Each physical sector stores 512 data bytes and 12 tag bytes. Each side of the disk had 46 tracks, and the number of sectors per track varies from 15 to 22. This results in 851 sectors per side, or a total capacity of 871,424 bytes.[5] The Lisa Hardware Manual doesn't explicitly state the total number of sectors, but page 173 states that there are 4 tracks of 22 sectors, 7x21, 6x20, 6x19, 6x18, 6x17, 7x16, and 4x15. The controller uses similar circuitry to the Disk II controller, but runs at twice the clock rate. The controller uses a dedicated MOS 6504 microprocessor; in the Lisa this is on the system I/O card, and for the UniFile/DuoFile products, it is on an interface card that plugs into a peripheral expansion slot. The Lisa 2/10 and Macintosh XL I/O card use the IWM controller chip to replace the TTL chips of the earlier design.

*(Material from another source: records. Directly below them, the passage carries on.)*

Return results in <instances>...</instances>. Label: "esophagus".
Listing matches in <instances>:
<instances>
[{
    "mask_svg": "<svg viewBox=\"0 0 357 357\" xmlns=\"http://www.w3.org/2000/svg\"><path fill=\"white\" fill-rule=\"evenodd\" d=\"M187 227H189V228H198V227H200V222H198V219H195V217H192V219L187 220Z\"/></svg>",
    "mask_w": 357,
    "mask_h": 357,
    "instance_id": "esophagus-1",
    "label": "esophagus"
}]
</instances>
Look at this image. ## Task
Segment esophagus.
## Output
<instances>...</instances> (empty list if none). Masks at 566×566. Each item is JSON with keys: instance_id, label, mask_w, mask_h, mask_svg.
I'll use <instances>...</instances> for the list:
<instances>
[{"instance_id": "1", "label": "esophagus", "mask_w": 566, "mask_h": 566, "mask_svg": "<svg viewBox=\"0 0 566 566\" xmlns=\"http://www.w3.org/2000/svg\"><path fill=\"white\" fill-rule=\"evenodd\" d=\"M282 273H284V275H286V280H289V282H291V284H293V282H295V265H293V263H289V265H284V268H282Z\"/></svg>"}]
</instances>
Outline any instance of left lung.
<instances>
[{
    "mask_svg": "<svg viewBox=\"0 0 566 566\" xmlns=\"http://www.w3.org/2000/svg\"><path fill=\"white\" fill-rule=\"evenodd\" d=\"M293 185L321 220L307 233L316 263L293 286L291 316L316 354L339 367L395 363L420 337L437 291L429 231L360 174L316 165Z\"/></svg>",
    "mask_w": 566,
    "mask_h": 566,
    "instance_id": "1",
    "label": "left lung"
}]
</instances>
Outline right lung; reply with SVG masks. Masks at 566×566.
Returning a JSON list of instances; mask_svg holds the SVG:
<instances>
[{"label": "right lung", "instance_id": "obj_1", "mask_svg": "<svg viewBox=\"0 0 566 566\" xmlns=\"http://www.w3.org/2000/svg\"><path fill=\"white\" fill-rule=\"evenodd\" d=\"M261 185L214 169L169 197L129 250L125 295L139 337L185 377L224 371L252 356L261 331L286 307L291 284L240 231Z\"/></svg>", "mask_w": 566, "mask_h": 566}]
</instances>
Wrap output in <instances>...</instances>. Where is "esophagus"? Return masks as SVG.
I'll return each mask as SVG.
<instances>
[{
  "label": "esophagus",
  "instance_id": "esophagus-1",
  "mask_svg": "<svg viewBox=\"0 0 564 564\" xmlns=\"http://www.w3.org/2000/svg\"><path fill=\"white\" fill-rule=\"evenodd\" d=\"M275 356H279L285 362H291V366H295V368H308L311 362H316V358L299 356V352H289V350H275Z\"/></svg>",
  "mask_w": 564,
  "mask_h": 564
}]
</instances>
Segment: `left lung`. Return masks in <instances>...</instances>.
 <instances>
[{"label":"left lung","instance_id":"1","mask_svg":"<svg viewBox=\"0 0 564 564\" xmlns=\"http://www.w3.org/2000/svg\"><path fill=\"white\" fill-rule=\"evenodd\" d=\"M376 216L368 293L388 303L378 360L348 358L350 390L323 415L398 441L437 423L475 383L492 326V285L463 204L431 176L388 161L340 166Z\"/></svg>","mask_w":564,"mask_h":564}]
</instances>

FileWare drives proved to be somewhat unreliable. In early 1984, Apple introduced the Lisa 2, which uses a single 3½ inch Sony floppy drive in place of the two FileWare drives of the original Lisa. A free upgrade was offered to Lisa 1 owners.[6]
The nature of models with "Twiggy" floppy drives being prototypes typically meant they were therefore often destroyed around the time of original production. With the increased interest in old and rare Apple items, from the 2010s onwards, non-destroyed original models found in collections have often gone-on to sell for relatively high prices at auction.[7]